Per cui abbiamo due date per stabilire la nascita di Gesù: il censimento di Quirinio e la morte di Erode. La nascita non poté avvenire dopo il 750 di Roma, ma almeno un anno e mezzo prima, quindi verso il 748, intervallo tra la nascita di Gesù e la morte di Erode; l’altra data è la missione di Quirinio in Siria: la nascita non dovette avvenire prima del 746 di Roma (= 8 a.C.). Quindi le due date sono: tra il 746 ed il 750 a.C. (cioè tra l’8 ed il 4 a.C.; presumibilmente come abbiamo detto tra il 7 od il 6 a.C.). Questo però non significa che tra gli studiosi ci sia accordo completo.
Per concludere sulla datazione dell’anno, citando ancora il Ricciotti: “Oggi tuttavia, considerando tutte le fonti a disposizione, si è propensi a fissare la nascita di Gesù fra il 7 e il 4 a.C.”. Tuttavia non è fondamentale sapere se Gesù è nato un anno prima o dopo, o in quel determinato giorno piuttosto che un altro. L’importante è che Lui sia nato.
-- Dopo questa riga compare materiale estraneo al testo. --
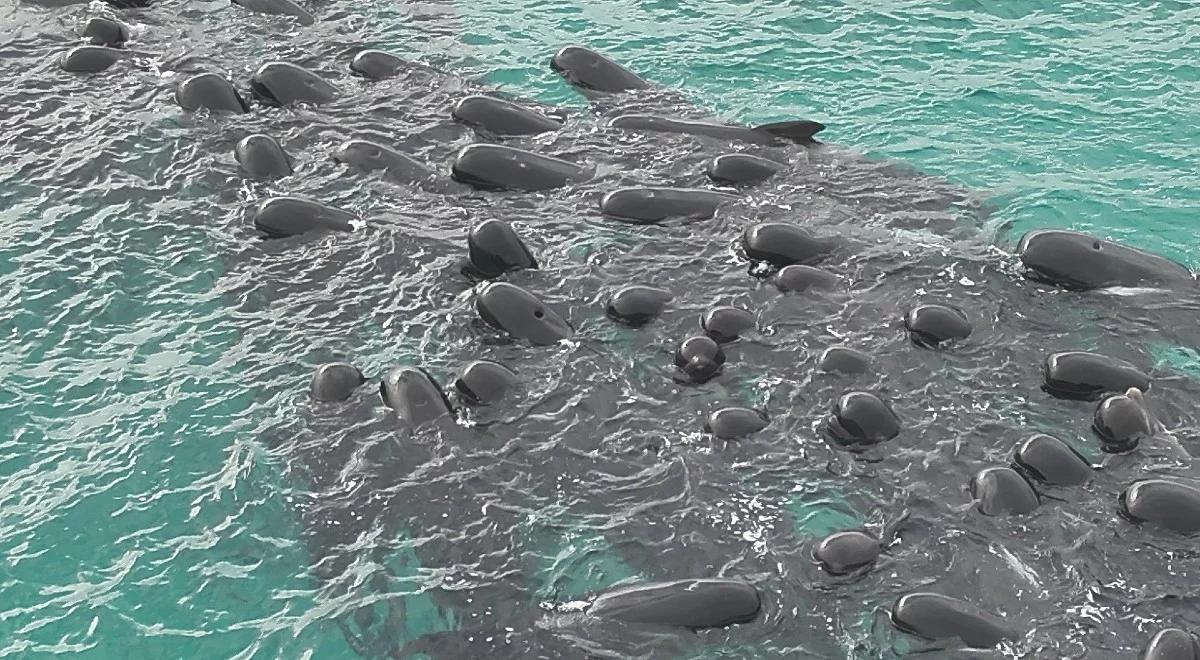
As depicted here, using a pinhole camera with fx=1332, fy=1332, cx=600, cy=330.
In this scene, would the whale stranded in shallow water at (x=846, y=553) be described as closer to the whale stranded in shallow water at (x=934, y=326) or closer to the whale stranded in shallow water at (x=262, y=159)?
the whale stranded in shallow water at (x=934, y=326)

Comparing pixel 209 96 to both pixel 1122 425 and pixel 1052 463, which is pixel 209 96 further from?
pixel 1122 425

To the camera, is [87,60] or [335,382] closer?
[335,382]

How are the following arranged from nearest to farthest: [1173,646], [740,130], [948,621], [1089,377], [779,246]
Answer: [1173,646], [948,621], [1089,377], [779,246], [740,130]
È anche affascinante il tentativo di Dionigi il Piccolo, seppur non del tutto esatto, di porre il Cristo al centro della storia cosmica, da classificare lo stesso tempo in due grandi epoche: prima della nascita di Cristo e dopo. Lui è veramente lo spartiacque della storia umana, il punto di riferimento, l’Alfa e l’Omega.
Non si può fare a mezzanotte quest’anno? D’accordo. Si celebri pure alle 20, ma precisando che si tornerà alle 24 non appena le condizioni lo permetteranno, perché le 24 è l’orario giusto. Durante il lockdown i musulmani hanno fatto il Ramadan e nessuno si è sottratto e se ai malati è stato permesso di infrangere la regola, gli è stato però chiarito che avrebbero dovuto recuperare non appena fossero stati meglio, indicazione che hanno osservato con scrupolo. La preghiera del Papa in una piazza San Pietro deserta e battuta dalla pioggia è stata drammatica e commovente, un momento altissimo di fede, ma lo è stato proprio perché eccezionale: se diventasse una prassi consolidata non avrebbe più senso.
Come ha scritto Le Figaro lo scorso 4 dicembre: “Celebrare una messa anticipata alle 17 come se si trattasse di convocare un comitato di impresa, uccide ogni incantesimo: per questo la celebrazione della Messa è indissociabile dalla magia del Natale, magia che non dovrebbe mai essere persa”.